▶ _Text_

----

President Biden endorsed the U.S. Citizenship Act last week that would create a path to citizenship for most noncriminal illegal immigrants in the United States. Republicans were quick to criticize the bill’s lack of money for border security. But more funds for the border bureaucracy won’t stop illegal immigration. Sadly, however, the better solution—more guest workers—also didn’t make the cut.

The failure to include guest workers violates a campaign promise by Biden. His immigration platform states that his proposed legislation would “expand opportunities for individuals seeking temporary worker visas or another form of legal status for which they may qualify to be able to come to the U.S.” Yet the U.S. Citizenship Act doesn’t address this issue at all.

The relationship between more Mexican guest workers and less illegal immigration from Mexico is as clear as any long‐​term immigration trend in recent American history. In the 1950s and 1960s, the Bracero program funneled hundreds of thousands of Mexican workers into the legal system to U.S. farms every year, and illegal immigration virtually disappeared.

But in 1965, Democrats terminated the Bracero program after unions complained about it, citing now‐​disproven claims that doing so would increase farm wages. By 1970, illegal immigration had spiked again, and many Republicans urged the resurrection of the Bracero program. Indeed, former‐​border state governor Ronald Reagan and presidential candidate repeatedly argued for an open‐​door policy with Mexico.

----

▶ _Provided data_
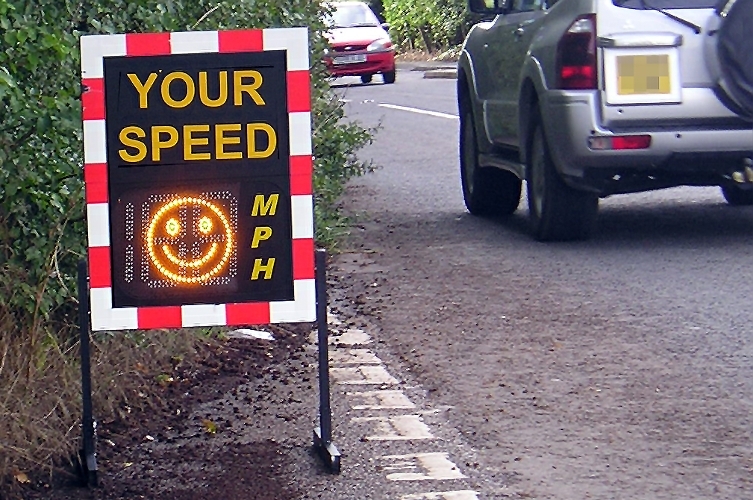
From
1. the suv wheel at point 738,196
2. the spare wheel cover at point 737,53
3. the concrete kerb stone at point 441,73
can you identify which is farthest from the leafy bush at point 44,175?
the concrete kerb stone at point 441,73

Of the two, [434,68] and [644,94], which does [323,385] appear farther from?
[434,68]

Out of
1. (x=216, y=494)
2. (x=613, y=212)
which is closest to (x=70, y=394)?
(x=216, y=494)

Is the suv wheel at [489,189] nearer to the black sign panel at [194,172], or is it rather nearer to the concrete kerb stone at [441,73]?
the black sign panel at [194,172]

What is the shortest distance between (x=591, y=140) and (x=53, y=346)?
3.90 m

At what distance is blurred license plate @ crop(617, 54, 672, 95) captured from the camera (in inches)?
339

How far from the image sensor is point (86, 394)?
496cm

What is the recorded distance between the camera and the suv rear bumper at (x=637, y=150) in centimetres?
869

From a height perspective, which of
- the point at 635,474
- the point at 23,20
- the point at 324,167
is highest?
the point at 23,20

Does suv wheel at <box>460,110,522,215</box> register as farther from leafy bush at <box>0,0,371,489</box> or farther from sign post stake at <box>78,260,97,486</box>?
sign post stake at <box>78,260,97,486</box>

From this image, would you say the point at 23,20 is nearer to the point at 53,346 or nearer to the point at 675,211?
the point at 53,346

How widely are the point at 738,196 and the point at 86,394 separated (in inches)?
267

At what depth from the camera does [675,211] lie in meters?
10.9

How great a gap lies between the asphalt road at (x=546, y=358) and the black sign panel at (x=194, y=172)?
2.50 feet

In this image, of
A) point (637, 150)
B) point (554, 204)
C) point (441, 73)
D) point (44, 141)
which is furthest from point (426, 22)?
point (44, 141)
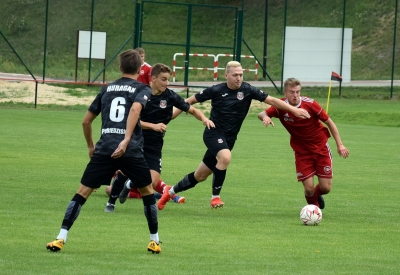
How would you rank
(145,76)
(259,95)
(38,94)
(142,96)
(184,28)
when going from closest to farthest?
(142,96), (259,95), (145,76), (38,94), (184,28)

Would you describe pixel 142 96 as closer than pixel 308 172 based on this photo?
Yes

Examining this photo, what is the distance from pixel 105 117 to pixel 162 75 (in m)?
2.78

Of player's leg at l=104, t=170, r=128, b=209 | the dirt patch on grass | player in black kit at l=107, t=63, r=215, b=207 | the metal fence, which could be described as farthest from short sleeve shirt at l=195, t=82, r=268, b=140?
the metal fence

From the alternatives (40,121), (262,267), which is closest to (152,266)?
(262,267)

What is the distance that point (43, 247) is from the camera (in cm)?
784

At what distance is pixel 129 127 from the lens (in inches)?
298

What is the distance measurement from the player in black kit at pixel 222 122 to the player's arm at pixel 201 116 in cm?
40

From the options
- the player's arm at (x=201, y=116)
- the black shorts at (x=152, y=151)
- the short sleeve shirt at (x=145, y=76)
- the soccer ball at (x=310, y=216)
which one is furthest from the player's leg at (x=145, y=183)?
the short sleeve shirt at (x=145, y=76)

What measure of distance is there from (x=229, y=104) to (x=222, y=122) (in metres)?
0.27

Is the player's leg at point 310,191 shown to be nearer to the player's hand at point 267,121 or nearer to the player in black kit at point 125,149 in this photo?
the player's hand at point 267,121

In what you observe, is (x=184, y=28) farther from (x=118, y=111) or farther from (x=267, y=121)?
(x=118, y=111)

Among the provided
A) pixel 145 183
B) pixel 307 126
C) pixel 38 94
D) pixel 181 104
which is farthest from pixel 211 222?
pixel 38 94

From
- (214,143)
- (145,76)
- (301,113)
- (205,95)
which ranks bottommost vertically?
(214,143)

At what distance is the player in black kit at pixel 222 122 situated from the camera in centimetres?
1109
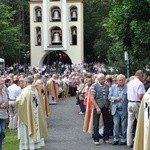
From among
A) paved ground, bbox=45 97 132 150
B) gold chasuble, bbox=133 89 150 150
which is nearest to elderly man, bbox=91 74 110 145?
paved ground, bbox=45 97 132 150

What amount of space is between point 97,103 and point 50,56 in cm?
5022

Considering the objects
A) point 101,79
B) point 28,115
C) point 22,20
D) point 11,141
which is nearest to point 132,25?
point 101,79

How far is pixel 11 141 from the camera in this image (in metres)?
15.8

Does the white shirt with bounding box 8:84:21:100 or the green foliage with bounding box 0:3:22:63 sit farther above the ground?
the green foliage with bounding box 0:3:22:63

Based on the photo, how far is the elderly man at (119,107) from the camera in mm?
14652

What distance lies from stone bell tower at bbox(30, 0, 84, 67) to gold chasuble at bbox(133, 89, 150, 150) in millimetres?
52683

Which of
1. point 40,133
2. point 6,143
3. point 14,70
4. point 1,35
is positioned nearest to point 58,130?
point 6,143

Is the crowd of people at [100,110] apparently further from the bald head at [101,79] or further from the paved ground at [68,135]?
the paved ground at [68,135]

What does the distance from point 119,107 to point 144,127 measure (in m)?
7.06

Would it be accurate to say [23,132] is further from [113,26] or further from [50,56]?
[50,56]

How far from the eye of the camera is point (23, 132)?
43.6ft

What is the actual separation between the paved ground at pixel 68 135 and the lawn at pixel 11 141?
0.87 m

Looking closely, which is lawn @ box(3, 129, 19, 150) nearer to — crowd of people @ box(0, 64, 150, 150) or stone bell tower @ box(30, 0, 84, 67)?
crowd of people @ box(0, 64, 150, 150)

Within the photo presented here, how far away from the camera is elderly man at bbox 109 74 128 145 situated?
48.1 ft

----

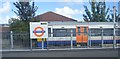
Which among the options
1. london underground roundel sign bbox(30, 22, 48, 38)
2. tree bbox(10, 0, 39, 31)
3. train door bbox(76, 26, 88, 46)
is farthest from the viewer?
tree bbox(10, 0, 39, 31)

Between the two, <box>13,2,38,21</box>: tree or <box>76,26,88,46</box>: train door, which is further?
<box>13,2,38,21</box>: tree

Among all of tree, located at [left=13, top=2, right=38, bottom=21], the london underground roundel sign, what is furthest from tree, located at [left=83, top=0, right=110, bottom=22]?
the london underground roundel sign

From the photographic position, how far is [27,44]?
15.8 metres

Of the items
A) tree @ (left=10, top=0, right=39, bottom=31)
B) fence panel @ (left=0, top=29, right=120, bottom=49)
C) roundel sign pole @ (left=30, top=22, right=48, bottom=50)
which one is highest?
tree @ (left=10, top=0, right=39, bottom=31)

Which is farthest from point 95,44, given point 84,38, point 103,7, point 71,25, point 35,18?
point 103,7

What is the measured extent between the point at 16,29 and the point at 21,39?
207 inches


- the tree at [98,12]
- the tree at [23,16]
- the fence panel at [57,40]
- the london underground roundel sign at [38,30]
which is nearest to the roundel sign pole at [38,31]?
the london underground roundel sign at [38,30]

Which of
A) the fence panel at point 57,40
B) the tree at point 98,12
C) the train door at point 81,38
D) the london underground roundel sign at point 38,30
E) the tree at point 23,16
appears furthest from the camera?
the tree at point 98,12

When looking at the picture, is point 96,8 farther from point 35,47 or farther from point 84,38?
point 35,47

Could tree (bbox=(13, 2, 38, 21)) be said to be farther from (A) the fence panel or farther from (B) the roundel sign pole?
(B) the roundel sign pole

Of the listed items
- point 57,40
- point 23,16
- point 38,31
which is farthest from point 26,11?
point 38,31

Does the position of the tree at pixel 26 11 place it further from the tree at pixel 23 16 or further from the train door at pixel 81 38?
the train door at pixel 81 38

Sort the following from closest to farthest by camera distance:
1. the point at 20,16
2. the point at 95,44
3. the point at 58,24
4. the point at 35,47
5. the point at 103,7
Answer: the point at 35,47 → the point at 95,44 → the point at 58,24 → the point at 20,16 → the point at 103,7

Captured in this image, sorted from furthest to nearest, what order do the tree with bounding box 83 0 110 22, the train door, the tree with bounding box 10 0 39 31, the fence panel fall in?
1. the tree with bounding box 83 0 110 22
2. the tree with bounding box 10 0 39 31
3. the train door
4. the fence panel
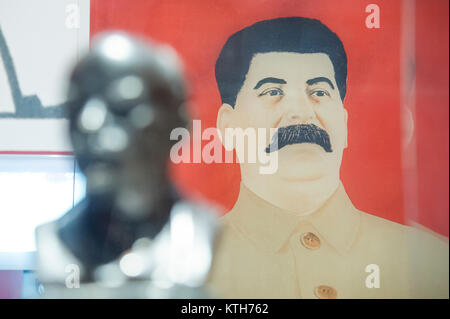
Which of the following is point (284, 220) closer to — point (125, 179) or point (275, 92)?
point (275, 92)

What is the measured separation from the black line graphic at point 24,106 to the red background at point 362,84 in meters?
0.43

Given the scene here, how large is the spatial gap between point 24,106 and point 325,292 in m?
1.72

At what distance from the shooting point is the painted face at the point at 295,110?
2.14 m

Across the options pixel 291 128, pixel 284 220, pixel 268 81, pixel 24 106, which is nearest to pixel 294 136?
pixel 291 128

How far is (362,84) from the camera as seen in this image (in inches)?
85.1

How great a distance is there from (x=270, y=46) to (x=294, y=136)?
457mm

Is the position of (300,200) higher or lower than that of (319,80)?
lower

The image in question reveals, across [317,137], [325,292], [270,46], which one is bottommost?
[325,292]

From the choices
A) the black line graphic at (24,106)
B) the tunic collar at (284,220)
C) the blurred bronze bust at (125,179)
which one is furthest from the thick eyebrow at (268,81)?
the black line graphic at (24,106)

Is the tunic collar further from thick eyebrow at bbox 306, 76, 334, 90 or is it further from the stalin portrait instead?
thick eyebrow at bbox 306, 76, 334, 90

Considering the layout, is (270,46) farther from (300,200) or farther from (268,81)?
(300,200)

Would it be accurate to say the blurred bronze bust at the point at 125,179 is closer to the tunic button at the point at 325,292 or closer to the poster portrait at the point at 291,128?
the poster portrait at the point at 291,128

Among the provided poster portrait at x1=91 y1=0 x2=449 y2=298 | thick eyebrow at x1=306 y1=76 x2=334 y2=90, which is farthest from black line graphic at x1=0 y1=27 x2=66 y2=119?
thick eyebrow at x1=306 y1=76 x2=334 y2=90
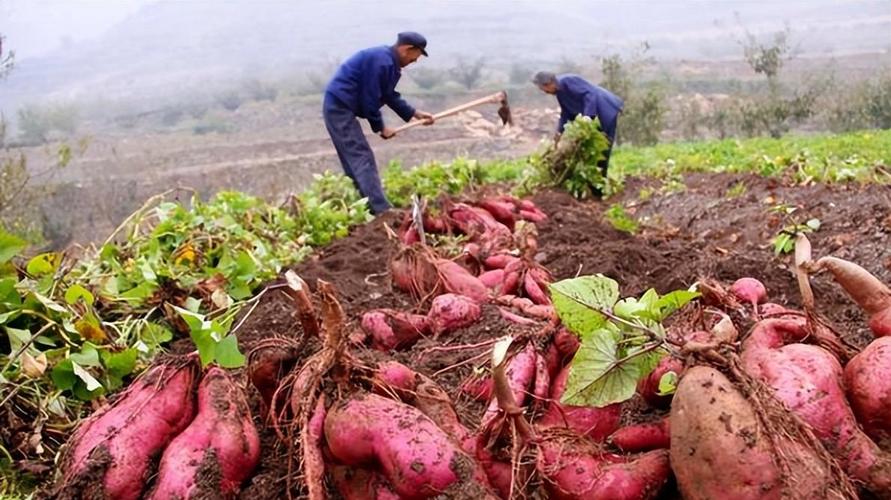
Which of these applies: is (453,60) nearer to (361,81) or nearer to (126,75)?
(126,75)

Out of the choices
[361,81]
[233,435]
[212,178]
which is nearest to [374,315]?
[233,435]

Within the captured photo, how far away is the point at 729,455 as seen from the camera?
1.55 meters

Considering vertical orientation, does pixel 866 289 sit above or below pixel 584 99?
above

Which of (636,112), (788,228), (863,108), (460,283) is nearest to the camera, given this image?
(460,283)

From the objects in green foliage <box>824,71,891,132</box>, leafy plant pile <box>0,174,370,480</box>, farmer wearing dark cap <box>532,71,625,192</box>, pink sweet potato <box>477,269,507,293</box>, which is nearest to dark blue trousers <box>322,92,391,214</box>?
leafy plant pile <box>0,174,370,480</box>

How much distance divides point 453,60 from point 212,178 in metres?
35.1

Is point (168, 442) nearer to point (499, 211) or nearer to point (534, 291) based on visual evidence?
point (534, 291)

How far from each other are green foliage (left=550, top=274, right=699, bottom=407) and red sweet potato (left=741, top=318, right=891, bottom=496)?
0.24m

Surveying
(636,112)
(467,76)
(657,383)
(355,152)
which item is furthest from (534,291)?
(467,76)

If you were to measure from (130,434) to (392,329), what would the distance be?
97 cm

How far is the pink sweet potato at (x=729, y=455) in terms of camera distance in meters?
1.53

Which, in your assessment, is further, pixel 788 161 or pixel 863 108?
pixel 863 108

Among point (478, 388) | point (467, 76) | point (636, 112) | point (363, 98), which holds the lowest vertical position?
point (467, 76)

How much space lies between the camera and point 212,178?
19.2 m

----

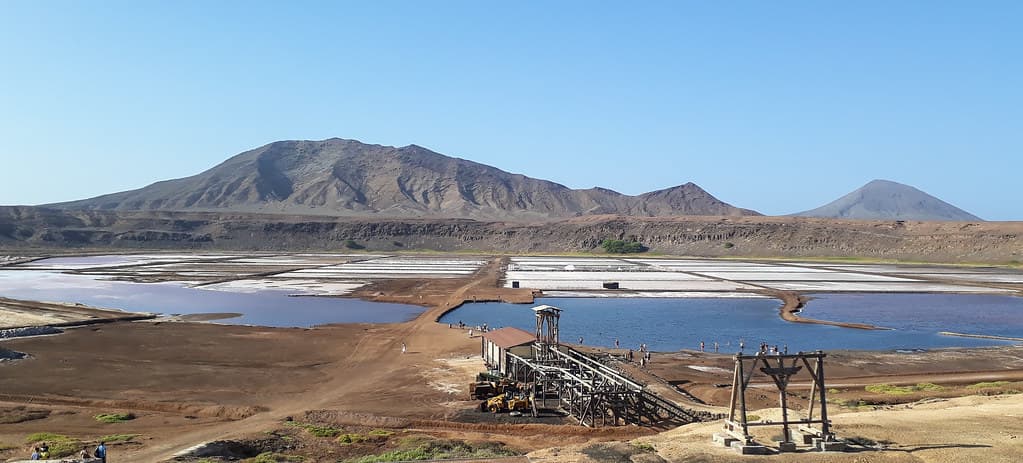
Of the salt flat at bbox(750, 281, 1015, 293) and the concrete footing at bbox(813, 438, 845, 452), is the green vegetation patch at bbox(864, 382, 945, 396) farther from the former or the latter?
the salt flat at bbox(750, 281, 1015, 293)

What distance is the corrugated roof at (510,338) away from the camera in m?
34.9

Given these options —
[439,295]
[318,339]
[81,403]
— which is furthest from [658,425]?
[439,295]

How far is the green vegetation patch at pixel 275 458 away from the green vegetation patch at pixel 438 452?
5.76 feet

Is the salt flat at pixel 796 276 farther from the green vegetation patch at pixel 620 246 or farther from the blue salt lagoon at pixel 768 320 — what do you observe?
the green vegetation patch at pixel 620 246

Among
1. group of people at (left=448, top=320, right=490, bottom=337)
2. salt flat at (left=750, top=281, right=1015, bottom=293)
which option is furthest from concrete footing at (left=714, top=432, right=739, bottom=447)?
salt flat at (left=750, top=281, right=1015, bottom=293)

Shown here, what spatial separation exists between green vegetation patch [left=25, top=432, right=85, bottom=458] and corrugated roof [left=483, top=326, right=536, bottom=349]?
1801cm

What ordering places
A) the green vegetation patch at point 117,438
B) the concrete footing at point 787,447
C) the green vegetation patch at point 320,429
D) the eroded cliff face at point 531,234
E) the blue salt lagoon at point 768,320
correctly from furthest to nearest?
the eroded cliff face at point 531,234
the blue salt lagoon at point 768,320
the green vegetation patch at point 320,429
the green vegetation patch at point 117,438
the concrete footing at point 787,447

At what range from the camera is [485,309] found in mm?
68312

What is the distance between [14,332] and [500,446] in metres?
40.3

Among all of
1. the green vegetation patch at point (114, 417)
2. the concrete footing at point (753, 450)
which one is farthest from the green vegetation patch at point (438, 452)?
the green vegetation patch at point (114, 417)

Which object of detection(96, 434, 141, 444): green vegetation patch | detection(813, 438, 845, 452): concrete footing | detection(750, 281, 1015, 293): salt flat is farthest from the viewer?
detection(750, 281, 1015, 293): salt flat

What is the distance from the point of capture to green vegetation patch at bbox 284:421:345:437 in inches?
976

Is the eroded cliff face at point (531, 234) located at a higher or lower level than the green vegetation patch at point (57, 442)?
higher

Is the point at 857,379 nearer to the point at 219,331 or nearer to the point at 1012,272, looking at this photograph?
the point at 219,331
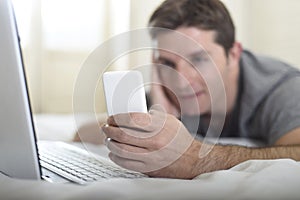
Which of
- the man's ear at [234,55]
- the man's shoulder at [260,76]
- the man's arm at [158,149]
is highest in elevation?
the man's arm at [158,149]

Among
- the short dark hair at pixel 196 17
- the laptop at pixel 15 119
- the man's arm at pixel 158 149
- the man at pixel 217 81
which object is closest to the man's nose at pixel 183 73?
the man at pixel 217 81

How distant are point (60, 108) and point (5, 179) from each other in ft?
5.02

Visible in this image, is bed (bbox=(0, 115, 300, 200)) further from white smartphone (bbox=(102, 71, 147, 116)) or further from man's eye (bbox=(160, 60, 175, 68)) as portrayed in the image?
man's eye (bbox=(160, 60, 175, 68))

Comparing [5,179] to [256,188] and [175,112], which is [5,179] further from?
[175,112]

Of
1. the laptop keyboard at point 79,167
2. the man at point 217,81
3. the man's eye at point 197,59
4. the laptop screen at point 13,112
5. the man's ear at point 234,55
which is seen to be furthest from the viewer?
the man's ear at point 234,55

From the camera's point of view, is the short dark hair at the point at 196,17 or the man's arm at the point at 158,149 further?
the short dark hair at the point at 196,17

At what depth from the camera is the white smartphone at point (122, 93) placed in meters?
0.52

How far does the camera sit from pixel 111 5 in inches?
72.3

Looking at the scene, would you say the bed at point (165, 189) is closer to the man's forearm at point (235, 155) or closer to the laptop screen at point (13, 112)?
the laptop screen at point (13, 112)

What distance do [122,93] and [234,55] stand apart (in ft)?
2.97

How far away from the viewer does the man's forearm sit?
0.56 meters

----

▶ _Required action 1_
In the passage on the U.S. Citizenship Act, what program brought hundreds of thousands of Mexican workers legally to U.S. farms each year in the 1950s and 1960s?
▶ _Required action 2_
Carry the passage on the U.S. Citizenship Act forward from its last sentence.
The data has no part in anything asked here.

▶ _Task answer 1_
The Bracero program.

▶ _Task answer 2_
Once elected, Reagan tried to get more guest workers through Congress, but ultimately, Democrats enacted only an amnesty for long‐​term illegal residents alongside a temporary program that allowed former farm workers to stay or reenter the United States at the southern border and obtain permanent residence. Cross border illegal traffic did fall but then continued at still‐​high, albeit lower rates.

In the 1990s, ramping up the Border Patrol became a bipartisan goal. But without a guest worker program, it had a perverse effect. It became so expensive to cross that anyone who made it in never left, building permanent, albeit illegal, lives here. This caused the illegal population to balloon even as crossings declined.

But then something interesting happened. Permanent lives meant most illegal workers switched to permanent, year‐​round jobs, so suddenly, employers faced a shortage of workers for temporary or seasonal positions. With declining workers coming across the border, employers urged reforms to the seasonal guest worker programs—H‑2A for agriculture and H‑2B for others—that would make those visas more widely available.

In a few years, farmers, landscapers, and other seasonal employers were recruiting tens and then hundreds of thousands of legal H‑2A and H‑2B guest workers from Mexico, and crossings again began to fall even further and faster. Just before the pandemic, illegal immigration had hit a sustained low rate last seen under the Bracero program in the 1960s.

Despite their success, the H‑2 programs have a major shortcoming: they are only for seasonal or temporary jobs. Permanent, year‐​round positions don’t qualify, so employers returned to workers crossing the border. With Mexicans waiting for visas, the new wave of border crossers were from Central America. Rather than evade detection, they crossed, requested asylum, were released, and ultimately received work permits while they waited for a final decision.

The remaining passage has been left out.